Je vous lance un petit apel au secours, car je suis vraiment coincée avec mon disque dur externe my passport essential et son maudit logiciel WD smartware.
J'ai acheté ce disque dur avec mon macbook (que je sais a peine utiliser !)
Le logiciel est méga compliqué et mon probléme est le suivant : comment transférer des fichiers sur ce disque dur sachant que j'ai téléchargé le manuel d'utilisation mais impossible d'en transférer, ca n'avance pas !

voila, bonne soirée a touq !


----------



## SPIDEY (21 Mars 2010)

Est vraiment utile d'avoir ce logiciel ou bien source d'ennuis ?
j'ai un passeport formaté en mac os étendu pas de soucis 
vire ce logiciel formate ton disque dur et le tour est joué


----------



## Bombigolo (21 Mars 2010)

Tu ne peux pas virer leur logiciel , simplement le désactiver :mouais:

Voir chez WD : http://www.wdc.com/wdproducts/updates/?family=wdsmartwareutilities

Même apres cela , j'avais toujours des problemes avec leur disque , et l'ai échangé
contre un ancien modèle ( sans ce log ) qui fonctionne très bien .


----------



## sarounette49 (22 Mars 2010)

merci pour vos réponses, mais comment formater un disque dur  ET comment désactiver ce logiciel, ?

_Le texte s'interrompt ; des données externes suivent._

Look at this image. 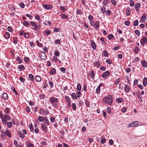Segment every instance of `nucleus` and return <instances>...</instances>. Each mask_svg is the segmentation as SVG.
I'll list each match as a JSON object with an SVG mask.
<instances>
[{
    "mask_svg": "<svg viewBox=\"0 0 147 147\" xmlns=\"http://www.w3.org/2000/svg\"><path fill=\"white\" fill-rule=\"evenodd\" d=\"M141 62L144 67H146L147 66V62L146 61L142 60L141 61Z\"/></svg>",
    "mask_w": 147,
    "mask_h": 147,
    "instance_id": "dca6fc26",
    "label": "nucleus"
},
{
    "mask_svg": "<svg viewBox=\"0 0 147 147\" xmlns=\"http://www.w3.org/2000/svg\"><path fill=\"white\" fill-rule=\"evenodd\" d=\"M4 119H5L6 120H10V117L9 115L6 114H5L3 116Z\"/></svg>",
    "mask_w": 147,
    "mask_h": 147,
    "instance_id": "bb28decb",
    "label": "nucleus"
},
{
    "mask_svg": "<svg viewBox=\"0 0 147 147\" xmlns=\"http://www.w3.org/2000/svg\"><path fill=\"white\" fill-rule=\"evenodd\" d=\"M100 87H99V86H98L96 90V92L97 94H98L100 92Z\"/></svg>",
    "mask_w": 147,
    "mask_h": 147,
    "instance_id": "79ce46f5",
    "label": "nucleus"
},
{
    "mask_svg": "<svg viewBox=\"0 0 147 147\" xmlns=\"http://www.w3.org/2000/svg\"><path fill=\"white\" fill-rule=\"evenodd\" d=\"M82 11L79 8H78L76 9V13L77 14H81L82 13Z\"/></svg>",
    "mask_w": 147,
    "mask_h": 147,
    "instance_id": "4c0bfd02",
    "label": "nucleus"
},
{
    "mask_svg": "<svg viewBox=\"0 0 147 147\" xmlns=\"http://www.w3.org/2000/svg\"><path fill=\"white\" fill-rule=\"evenodd\" d=\"M44 121V123L46 125H49V122L47 117H45V119Z\"/></svg>",
    "mask_w": 147,
    "mask_h": 147,
    "instance_id": "c85d7f7f",
    "label": "nucleus"
},
{
    "mask_svg": "<svg viewBox=\"0 0 147 147\" xmlns=\"http://www.w3.org/2000/svg\"><path fill=\"white\" fill-rule=\"evenodd\" d=\"M41 127L45 132H47V126L45 124L42 123L41 125Z\"/></svg>",
    "mask_w": 147,
    "mask_h": 147,
    "instance_id": "9b49d317",
    "label": "nucleus"
},
{
    "mask_svg": "<svg viewBox=\"0 0 147 147\" xmlns=\"http://www.w3.org/2000/svg\"><path fill=\"white\" fill-rule=\"evenodd\" d=\"M130 88L127 84L125 85L124 88V91L126 93L128 92L130 90Z\"/></svg>",
    "mask_w": 147,
    "mask_h": 147,
    "instance_id": "2eb2a0df",
    "label": "nucleus"
},
{
    "mask_svg": "<svg viewBox=\"0 0 147 147\" xmlns=\"http://www.w3.org/2000/svg\"><path fill=\"white\" fill-rule=\"evenodd\" d=\"M28 77L30 78V80L31 81H33L34 80V78L33 75L31 74H30L28 75Z\"/></svg>",
    "mask_w": 147,
    "mask_h": 147,
    "instance_id": "72a5a7b5",
    "label": "nucleus"
},
{
    "mask_svg": "<svg viewBox=\"0 0 147 147\" xmlns=\"http://www.w3.org/2000/svg\"><path fill=\"white\" fill-rule=\"evenodd\" d=\"M99 24L100 23L97 20L95 22V24H94V25H95V29L96 30H98Z\"/></svg>",
    "mask_w": 147,
    "mask_h": 147,
    "instance_id": "423d86ee",
    "label": "nucleus"
},
{
    "mask_svg": "<svg viewBox=\"0 0 147 147\" xmlns=\"http://www.w3.org/2000/svg\"><path fill=\"white\" fill-rule=\"evenodd\" d=\"M9 108H5V110H4V112L6 114H8L9 113Z\"/></svg>",
    "mask_w": 147,
    "mask_h": 147,
    "instance_id": "13d9d810",
    "label": "nucleus"
},
{
    "mask_svg": "<svg viewBox=\"0 0 147 147\" xmlns=\"http://www.w3.org/2000/svg\"><path fill=\"white\" fill-rule=\"evenodd\" d=\"M139 51V48L138 47H136L134 51V52L136 53H138Z\"/></svg>",
    "mask_w": 147,
    "mask_h": 147,
    "instance_id": "0e129e2a",
    "label": "nucleus"
},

merci, bonne fin de journée !


----------



## SPIDEY (22 Mars 2010)

pour formater aller à
utilitaires => utilitaires de disque : formater


----------



## Anonyme (22 Mars 2010)

J'avais également traité ce problème ici.

A+


----------



## sarounette49 (23 Mars 2010)

bonsoir ! 
j'ai enfin réussi a faire marcher ce dd normalement, je peux dc y glisser des fichiers dedans ;
derniére question : étant donné que le logiciel wd smart ne me sert plus a rien, es ce que si je le supprime du finder ca bousillera tout ? 
voila, bonne fin de journée ç!


----------



## atostain (18 Septembre 2012)

Bonjour!!

J'ai de même un pb avec mon disque dur MyPassport . Tout marchait très bien, et j'ai transféré des données d'un PC sur mon mac, depuis, impossible d'insérer des fichiers sur mon disque dur, et par contre je peux lire les fichiers qui sont déjà présents ! 
helllllppp please !!!!!

Merci beaucoup !!!


----------